The Promise of Peace

churchbellsIt is not uncommon for me to wake in the morning (or in the middle of the night) with a song in my spirit, and recently it has been Christmas songs that have been rolling around inside me as I stumble from slumber to the world of wakefulness. One tune in particular that has recurrently been on my lips in my waking moments for the past couple of weeks is I Heard the Bells on Christmas Day.

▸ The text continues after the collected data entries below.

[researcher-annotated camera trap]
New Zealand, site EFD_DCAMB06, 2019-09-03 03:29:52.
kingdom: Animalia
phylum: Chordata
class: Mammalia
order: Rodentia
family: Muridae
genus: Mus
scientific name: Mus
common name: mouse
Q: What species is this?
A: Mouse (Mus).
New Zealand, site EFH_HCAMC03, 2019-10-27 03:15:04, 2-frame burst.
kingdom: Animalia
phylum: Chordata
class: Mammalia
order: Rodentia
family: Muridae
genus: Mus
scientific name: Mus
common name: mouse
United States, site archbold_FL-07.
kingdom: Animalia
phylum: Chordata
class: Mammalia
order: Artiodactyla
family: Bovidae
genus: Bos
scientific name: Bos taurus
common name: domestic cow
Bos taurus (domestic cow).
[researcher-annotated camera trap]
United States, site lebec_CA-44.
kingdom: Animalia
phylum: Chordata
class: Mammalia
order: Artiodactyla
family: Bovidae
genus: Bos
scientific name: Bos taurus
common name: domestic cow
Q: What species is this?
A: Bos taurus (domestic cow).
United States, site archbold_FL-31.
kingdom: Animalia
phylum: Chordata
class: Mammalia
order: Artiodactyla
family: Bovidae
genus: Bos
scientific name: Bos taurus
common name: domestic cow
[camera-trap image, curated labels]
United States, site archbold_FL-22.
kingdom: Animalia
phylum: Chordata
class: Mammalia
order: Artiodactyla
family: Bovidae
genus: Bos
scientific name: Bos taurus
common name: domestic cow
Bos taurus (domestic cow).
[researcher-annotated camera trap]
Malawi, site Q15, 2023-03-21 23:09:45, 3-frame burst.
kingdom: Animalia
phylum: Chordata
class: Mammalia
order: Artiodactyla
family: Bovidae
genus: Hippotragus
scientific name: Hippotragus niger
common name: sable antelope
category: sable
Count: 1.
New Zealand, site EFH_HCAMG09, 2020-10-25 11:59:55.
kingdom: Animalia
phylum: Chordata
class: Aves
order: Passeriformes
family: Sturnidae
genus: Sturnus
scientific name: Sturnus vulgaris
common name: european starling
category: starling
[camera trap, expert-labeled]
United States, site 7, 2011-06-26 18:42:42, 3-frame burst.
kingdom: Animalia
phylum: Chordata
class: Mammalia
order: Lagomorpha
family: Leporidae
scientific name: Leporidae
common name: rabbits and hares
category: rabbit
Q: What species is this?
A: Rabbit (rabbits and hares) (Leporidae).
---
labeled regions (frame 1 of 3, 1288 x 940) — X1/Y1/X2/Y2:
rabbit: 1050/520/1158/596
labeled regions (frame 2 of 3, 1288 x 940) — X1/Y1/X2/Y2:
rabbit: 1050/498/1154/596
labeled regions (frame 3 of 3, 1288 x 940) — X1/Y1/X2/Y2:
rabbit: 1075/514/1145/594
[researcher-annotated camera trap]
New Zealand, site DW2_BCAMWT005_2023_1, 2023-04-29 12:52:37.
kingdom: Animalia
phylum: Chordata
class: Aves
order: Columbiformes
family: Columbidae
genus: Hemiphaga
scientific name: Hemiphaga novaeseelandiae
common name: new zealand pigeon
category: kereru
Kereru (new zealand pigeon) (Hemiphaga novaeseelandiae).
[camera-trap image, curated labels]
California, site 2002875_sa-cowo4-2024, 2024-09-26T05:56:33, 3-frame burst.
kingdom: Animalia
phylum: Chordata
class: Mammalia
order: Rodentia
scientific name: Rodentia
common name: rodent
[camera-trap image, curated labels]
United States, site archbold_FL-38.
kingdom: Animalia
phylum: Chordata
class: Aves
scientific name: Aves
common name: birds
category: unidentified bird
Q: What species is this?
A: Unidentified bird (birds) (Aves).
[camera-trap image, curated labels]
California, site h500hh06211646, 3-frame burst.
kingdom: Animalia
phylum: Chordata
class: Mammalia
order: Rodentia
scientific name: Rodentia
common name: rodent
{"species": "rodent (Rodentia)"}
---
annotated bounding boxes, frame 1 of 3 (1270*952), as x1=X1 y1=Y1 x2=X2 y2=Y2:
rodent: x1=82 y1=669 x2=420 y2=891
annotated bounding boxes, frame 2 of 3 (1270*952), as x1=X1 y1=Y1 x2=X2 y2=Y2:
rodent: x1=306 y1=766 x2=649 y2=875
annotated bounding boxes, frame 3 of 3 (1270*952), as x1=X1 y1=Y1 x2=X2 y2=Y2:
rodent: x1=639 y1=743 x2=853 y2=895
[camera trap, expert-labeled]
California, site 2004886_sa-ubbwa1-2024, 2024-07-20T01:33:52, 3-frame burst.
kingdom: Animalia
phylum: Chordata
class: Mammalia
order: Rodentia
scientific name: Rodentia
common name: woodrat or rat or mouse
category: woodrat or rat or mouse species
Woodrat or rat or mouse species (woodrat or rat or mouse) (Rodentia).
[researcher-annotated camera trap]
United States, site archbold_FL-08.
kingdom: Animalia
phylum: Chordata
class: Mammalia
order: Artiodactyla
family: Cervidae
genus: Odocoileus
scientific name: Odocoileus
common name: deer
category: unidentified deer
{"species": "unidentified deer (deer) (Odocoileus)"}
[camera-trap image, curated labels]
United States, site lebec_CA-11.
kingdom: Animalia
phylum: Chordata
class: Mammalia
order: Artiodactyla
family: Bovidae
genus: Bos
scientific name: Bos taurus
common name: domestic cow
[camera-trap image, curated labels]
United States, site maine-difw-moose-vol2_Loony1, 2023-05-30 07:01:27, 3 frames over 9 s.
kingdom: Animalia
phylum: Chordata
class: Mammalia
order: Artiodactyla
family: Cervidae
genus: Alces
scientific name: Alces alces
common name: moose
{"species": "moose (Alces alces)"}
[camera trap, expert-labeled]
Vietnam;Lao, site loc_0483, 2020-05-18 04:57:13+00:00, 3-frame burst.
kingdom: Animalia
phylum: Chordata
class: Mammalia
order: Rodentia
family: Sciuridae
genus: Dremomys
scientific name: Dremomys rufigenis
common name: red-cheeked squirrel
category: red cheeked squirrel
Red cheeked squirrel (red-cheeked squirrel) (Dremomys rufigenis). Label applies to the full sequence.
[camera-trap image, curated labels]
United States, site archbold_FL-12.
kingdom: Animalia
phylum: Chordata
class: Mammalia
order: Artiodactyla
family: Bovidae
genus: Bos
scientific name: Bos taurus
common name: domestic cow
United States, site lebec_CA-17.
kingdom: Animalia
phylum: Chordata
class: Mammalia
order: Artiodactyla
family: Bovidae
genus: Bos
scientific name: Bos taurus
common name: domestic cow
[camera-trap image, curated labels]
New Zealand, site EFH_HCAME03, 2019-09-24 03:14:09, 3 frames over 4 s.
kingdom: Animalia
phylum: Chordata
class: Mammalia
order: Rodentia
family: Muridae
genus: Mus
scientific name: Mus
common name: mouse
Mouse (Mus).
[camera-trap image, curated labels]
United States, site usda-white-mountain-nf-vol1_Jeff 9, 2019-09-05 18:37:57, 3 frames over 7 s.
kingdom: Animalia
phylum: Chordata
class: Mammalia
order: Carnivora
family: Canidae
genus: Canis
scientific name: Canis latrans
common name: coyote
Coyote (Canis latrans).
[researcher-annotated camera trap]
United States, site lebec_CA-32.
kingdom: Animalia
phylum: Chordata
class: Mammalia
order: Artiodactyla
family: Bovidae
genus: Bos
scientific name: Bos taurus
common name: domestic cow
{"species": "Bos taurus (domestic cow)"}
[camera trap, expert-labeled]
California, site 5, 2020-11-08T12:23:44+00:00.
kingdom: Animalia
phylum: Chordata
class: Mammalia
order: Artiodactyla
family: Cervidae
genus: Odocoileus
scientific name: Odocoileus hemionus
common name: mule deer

That’s not true. It has been not the tune to this familiar song that will not let me be, but the lyrics – more specifically those words relating to peace on earth. The story begins here:

For unto us a Child is born, unto us a Son is given;
And the government will be upon His shoulder.
And His name will be called Wonderful, Counselor, Mighty God,
Everlasting Father, Prince of Peace.
Of the increase of His government and peace there will be no end,
Upon the throne of David and over His kingdom, to order it and establish it with judgment and justice
From that time forward, even forever. The zeal of the Lord of hosts will perform this.
Isaiah 9:6-7

It continues with the writing of I Heard The Bells On Christmas Day,  an offering by American poet Henry Wadsworth Longfellow originally titled Christmas Bells. It was written on Christmas Day in 1864. America was in the throes of the Civil War and was still four months away from Lee’s surrender to Grant (April 9, 1865). Longfellow’s wife had been killed in a tragic accident in 1861, and his son seriously wounded in battle in 1863.

And in despair, I bowed my head: “There is no peace on earth,” I said,
“For hate is strong and mocks the song of peace on earth, good will to men.”

As I hear these words rumbling around in me as I come awake, my heart is quickened. I cannot help but hear them in the context of the division and unrest in our nation and around the world today. Not wanting to linger here, I quickly move on to the next verse. Somehow, in the midst of gripping personal loss and a war-weary nation, Longfellow found comfort in the pealing of bells on Christmas day, likely from a nearby church – bells that wordlessly proclaimed a message of hope and restoration that we desperately need to hear even now:

Then pealed the bells more loud and deep: “God is not dead, nor doth he sleep;
The wrong shall fail, the right prevail, with peace on earth, good will to men.”

It is very easy to get discouraged and even feel hopeless when we take in all the lawlessness that is rampant in our nation and the world. Every day seems to bring with it a deeper level of insanity in a world that appears to have gone mad. But regardless of what we see and hear all around us, our God is still the same God of whom we can say, ‘The Lord lives,’ in truth, in judgment, and in righteousness; the nations shall bless themselves in Him, and in Him they shall glory.” (Jeremiah 4:2) Our hope, individually and as a nation, rests securely in the fulfilled promise and person of Jesus Christ. And peace is promised.

Peace on earth is not just a sweet ideal, something we mindlessly sing about in a Christmas carol. It is the mission of the Prince of Peace, the message of Heaven itself to a humanity that even now is writhing in the pain and agony that comes from our having sought our own misguided way in our own faulty wisdom. It is the anthem of hope that rings through the night now just as it did so long ago on a hillside on the other side of the world when a band of shepherds were entrusted with the most glorious news ever proclaimed. They ran to see for themselves that what they had been told was true. And having had their own face-to-face encounter with Jesus, they told everyone what they had seen and been told. May we do the same.

And suddenly there was with the angel a multitude of the heavenly host praising God and saying:
“Glory to God in the highest,
and on earth peace, goodwill toward men!”
Luke 2:13-14


Footnote: The poem “Christmas Bells” originally had seven stanzas, two of which contained references to the American Civil War and were eventually removed. The remaining five stanzas were slightly rearranged and set to music by John Baptiste Calkin in 1872.